Task goal: Find the line that contains "Among the choices"; then retype it and each line after it, exactly, through the final line of the data below.

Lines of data
* * * * * * *

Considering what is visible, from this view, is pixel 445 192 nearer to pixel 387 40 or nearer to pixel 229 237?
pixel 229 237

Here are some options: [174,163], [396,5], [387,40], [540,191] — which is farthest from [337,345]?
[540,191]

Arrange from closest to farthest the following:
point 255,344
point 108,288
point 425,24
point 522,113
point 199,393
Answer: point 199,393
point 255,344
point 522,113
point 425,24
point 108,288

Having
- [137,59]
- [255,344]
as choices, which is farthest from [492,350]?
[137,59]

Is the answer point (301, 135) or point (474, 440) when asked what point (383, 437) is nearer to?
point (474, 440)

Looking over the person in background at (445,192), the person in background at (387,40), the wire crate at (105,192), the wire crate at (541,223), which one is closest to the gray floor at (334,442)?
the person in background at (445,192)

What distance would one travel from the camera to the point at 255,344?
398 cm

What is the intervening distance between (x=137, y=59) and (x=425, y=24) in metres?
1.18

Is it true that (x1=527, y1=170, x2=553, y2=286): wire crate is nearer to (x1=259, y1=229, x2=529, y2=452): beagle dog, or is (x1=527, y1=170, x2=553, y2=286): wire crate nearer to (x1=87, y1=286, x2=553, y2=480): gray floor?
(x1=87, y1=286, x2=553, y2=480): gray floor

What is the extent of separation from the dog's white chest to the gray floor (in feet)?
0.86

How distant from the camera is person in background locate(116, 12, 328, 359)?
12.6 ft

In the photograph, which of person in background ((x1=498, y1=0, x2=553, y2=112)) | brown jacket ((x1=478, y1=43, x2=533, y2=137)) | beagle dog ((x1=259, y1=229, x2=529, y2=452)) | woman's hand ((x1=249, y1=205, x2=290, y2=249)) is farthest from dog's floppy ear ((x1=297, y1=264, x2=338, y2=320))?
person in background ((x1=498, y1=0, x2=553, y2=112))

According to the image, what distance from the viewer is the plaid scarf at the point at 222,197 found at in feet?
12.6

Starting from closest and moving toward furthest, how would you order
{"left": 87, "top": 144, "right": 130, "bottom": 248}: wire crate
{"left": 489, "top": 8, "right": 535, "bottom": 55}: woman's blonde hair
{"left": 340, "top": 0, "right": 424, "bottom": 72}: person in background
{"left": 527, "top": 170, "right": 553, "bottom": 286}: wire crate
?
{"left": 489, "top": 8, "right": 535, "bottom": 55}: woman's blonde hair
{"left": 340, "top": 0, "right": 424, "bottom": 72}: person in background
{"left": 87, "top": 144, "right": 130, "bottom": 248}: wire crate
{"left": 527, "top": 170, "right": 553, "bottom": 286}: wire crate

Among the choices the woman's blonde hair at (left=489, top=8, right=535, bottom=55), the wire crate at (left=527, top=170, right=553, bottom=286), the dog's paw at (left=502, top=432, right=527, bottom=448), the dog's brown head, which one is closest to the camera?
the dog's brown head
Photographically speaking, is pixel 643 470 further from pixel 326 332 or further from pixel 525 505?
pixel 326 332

* * * * * * *

Completed task:
Among the choices the woman's blonde hair at (left=489, top=8, right=535, bottom=55), the wire crate at (left=527, top=170, right=553, bottom=286), the dog's paw at (left=502, top=432, right=527, bottom=448), the dog's brown head, which one is closest to the camera?
the dog's brown head
Photographically speaking, is pixel 643 470 further from pixel 326 332 or further from pixel 525 505?
pixel 326 332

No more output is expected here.